Modifié par : LOI n°2016-1547 du 18 novembre 2016 - art. 43

Toute association régulièrement déclarée depuis au moins cinq ans à la date des faits dont l'objet statutaire comporte la lutte contre l'esclavage, la traite des êtres humains, le proxénétisme ou l'action sociale en faveur des personnes prostituées peut exercer les droits reconnus à la partie civile en ce qui concerne les infractions réprimées par les articles 224-1 A à 224-1 C, 225-4-1 à 225-4-9, 225-5 à 225-12-2, 225-14-1 et 225-14-2 du code pénal, lorsque l'action publique a été mise en mouvement par le ministère public ou la partie lésée. Toutefois, l'association n'est recevable dans son action que si elle justifie avoir reçu l'accord de la victime.

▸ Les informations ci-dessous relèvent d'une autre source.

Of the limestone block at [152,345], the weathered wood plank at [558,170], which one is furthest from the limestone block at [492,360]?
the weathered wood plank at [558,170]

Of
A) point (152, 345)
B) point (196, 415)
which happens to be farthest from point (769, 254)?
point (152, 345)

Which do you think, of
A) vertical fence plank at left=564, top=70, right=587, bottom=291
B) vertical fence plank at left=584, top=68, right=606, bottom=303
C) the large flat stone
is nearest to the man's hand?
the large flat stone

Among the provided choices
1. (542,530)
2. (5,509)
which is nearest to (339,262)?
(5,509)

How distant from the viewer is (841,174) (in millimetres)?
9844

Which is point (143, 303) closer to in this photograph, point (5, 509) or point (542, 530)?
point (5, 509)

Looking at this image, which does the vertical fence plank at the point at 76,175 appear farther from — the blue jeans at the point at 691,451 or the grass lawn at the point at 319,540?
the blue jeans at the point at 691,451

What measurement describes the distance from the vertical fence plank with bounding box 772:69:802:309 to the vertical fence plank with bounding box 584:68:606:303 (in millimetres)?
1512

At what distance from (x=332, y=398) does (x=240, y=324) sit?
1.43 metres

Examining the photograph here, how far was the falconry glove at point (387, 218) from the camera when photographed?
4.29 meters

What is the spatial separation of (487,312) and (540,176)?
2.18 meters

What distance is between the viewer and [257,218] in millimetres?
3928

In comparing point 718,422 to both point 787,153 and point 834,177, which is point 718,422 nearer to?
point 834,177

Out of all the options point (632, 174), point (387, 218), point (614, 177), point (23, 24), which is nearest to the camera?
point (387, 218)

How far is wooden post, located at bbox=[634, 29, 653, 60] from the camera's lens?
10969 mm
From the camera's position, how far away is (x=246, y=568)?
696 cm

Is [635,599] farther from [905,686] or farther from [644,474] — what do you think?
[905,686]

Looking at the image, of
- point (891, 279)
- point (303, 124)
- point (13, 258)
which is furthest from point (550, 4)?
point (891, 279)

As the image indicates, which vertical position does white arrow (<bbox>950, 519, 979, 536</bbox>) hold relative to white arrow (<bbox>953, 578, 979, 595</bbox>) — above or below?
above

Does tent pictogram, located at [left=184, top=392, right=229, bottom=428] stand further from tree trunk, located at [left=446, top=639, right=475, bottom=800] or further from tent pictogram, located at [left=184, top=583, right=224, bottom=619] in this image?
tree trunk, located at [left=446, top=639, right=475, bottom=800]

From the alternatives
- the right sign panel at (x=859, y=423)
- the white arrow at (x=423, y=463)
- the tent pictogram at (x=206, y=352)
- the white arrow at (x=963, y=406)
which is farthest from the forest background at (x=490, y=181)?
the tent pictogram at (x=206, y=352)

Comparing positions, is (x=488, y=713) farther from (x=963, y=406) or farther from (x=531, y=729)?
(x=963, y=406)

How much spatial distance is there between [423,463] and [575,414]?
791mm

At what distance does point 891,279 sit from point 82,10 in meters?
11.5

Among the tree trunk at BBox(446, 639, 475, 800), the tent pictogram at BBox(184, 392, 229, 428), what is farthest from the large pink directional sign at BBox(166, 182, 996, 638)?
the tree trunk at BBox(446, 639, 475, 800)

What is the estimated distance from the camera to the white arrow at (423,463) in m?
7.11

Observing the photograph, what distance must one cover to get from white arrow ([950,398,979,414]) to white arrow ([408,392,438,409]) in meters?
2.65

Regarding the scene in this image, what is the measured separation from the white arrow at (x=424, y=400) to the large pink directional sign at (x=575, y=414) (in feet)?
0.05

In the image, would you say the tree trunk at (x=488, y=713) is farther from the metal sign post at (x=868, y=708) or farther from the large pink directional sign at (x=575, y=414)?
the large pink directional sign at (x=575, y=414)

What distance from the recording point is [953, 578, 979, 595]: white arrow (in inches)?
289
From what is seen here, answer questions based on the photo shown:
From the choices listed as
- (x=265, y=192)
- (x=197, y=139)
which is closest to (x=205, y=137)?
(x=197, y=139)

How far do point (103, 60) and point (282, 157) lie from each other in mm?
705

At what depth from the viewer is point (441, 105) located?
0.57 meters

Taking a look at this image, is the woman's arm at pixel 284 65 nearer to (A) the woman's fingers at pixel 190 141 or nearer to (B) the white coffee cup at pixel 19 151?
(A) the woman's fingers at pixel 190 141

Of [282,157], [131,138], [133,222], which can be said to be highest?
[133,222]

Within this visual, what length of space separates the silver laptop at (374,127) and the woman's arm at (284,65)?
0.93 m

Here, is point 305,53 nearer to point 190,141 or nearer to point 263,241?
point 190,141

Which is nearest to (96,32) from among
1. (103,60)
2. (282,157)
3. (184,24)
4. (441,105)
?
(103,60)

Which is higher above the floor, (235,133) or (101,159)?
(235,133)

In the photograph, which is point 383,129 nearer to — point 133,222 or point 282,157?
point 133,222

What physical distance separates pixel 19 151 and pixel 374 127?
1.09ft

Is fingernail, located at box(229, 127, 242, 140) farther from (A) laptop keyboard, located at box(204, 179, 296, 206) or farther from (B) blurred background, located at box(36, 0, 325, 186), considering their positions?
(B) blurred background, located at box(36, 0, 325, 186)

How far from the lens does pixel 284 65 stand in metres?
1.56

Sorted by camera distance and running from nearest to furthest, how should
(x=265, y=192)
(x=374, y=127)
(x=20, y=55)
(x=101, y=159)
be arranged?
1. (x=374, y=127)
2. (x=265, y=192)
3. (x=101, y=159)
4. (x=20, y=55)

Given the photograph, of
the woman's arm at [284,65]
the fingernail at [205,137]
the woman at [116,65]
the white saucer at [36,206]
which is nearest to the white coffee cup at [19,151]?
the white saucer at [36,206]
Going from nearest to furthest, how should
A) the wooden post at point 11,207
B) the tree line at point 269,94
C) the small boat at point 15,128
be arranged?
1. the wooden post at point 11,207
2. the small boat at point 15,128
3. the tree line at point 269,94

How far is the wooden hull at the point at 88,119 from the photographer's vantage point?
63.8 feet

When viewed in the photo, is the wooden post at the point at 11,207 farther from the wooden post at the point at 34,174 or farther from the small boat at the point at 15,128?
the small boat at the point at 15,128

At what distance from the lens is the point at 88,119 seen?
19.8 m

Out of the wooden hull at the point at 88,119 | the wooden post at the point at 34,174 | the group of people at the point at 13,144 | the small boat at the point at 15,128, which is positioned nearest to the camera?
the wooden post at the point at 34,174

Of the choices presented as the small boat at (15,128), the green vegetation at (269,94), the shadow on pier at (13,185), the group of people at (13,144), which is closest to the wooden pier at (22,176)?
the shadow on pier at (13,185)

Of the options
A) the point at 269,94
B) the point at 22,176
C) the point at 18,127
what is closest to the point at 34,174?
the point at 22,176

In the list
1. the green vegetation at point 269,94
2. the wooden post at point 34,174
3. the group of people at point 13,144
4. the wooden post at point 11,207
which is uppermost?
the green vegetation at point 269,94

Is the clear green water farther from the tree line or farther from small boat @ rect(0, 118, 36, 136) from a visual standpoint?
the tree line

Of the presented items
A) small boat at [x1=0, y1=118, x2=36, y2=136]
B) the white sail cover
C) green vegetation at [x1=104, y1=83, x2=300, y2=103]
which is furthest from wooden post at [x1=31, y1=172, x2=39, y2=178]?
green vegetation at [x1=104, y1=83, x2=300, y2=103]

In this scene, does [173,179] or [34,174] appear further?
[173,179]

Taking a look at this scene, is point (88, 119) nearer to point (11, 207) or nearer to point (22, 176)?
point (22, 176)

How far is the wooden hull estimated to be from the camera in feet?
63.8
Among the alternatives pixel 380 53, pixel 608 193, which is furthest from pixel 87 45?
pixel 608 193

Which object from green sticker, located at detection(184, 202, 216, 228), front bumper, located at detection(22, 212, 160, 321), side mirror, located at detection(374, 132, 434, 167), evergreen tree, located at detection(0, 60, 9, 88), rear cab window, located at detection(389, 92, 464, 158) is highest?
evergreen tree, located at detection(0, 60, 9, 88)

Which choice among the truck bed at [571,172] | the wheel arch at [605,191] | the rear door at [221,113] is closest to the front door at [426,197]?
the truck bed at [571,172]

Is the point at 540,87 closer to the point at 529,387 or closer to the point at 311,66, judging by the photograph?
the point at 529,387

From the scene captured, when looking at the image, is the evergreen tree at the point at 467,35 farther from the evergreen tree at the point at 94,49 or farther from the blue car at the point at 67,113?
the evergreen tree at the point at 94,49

Si celle-ci est un mineur ou un majeur protégé, l'accord est donné par son représentant légal.

Si l'association mentionnée au premier alinéa du présent article est reconnue d'utilité publique, son action est recevable y compris sans l'accord de la victime.

Toute fondation reconnue d'utilité publique peut exercer les droits reconnus à la partie civile dans les mêmes conditions et sous les mêmes réserves que l'association mentionnée au présent article.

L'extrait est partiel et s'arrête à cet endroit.